[start Task input]

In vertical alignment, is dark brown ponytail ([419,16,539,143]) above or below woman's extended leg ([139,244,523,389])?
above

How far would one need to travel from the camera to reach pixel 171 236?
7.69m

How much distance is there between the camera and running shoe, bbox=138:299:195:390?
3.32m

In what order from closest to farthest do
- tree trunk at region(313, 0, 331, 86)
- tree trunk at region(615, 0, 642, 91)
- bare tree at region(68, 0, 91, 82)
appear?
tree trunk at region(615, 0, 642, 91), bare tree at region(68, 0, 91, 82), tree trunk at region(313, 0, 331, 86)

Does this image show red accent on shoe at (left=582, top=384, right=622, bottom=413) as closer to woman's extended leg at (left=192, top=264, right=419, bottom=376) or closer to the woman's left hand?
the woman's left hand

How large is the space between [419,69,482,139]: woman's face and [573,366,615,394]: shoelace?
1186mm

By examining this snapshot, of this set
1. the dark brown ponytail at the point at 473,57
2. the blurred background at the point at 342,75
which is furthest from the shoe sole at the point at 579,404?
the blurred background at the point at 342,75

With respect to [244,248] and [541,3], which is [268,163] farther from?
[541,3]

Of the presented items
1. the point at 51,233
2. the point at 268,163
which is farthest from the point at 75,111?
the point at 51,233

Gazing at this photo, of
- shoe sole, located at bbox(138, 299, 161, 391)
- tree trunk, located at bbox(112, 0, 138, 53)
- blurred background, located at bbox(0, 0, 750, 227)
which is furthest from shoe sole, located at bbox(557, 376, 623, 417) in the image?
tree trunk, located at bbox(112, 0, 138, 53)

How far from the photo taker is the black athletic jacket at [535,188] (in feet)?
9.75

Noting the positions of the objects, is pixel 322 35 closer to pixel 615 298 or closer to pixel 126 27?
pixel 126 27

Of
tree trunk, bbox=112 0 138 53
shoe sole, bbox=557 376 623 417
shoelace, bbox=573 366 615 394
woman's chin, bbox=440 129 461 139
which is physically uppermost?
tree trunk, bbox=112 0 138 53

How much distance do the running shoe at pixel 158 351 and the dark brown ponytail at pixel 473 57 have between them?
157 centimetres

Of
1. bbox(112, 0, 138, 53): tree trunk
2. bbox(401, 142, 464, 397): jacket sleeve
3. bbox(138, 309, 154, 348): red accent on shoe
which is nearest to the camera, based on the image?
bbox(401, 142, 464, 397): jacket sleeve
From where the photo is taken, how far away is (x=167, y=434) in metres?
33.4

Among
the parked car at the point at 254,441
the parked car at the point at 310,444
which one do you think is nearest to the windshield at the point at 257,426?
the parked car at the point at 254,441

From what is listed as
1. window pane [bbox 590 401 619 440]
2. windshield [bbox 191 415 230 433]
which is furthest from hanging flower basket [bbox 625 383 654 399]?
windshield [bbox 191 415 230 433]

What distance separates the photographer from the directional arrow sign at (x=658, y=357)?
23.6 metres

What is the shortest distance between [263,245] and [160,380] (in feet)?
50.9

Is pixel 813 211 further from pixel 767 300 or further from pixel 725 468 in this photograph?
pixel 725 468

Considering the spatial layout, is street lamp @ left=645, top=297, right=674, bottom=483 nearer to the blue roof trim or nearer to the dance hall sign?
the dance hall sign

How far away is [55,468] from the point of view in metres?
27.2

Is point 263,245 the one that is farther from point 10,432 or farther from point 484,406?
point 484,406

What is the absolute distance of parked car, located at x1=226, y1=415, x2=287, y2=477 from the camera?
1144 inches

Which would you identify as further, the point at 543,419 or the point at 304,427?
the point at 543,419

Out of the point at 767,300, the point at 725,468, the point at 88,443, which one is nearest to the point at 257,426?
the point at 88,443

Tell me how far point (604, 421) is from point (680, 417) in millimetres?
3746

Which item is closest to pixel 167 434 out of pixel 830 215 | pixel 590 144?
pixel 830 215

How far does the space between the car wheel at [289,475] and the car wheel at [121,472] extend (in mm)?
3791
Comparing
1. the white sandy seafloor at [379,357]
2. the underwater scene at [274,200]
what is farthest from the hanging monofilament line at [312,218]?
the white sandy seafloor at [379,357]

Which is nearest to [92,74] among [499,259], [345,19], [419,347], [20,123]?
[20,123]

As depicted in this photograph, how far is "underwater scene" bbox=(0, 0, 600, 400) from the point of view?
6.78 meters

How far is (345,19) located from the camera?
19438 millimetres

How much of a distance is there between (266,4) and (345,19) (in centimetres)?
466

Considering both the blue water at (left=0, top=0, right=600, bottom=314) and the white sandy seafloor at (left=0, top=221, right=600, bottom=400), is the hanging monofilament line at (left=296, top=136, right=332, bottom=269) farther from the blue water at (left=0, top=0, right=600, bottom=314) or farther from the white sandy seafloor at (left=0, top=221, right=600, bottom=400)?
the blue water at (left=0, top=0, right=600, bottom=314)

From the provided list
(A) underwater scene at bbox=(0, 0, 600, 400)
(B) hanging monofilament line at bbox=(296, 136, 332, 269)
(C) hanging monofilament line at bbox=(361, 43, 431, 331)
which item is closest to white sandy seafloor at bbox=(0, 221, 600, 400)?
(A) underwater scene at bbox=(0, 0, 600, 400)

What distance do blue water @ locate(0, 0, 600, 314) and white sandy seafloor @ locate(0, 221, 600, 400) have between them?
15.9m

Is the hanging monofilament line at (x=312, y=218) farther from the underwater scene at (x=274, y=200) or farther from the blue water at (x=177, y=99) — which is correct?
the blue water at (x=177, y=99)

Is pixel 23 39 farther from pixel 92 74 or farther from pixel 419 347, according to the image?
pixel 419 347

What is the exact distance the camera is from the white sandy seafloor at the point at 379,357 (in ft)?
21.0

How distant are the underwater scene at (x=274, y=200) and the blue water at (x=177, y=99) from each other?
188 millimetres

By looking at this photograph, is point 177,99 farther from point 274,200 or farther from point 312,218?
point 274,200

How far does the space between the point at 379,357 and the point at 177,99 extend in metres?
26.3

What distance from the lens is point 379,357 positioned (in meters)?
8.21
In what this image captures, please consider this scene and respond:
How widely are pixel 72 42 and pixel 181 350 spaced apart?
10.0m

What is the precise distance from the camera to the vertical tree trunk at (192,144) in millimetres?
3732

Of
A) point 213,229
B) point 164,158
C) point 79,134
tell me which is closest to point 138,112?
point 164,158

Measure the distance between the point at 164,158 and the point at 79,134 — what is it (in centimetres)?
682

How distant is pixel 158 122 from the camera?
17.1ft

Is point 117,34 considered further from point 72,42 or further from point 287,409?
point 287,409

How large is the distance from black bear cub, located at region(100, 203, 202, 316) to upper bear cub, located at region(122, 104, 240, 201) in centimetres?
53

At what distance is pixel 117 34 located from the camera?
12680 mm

[end Task input]

§ **Task goal**:
Pull out every line of the records above that contains the word "distant", and copy each of those lines in full. Case matters, so skip any line where the word appears with different capitalization.

§ **Result of this exercise**:
How distant are the underwater scene at (x=274, y=200) and the blue water at (x=177, y=99) from each other?
How distant is pixel 158 122 from the camera?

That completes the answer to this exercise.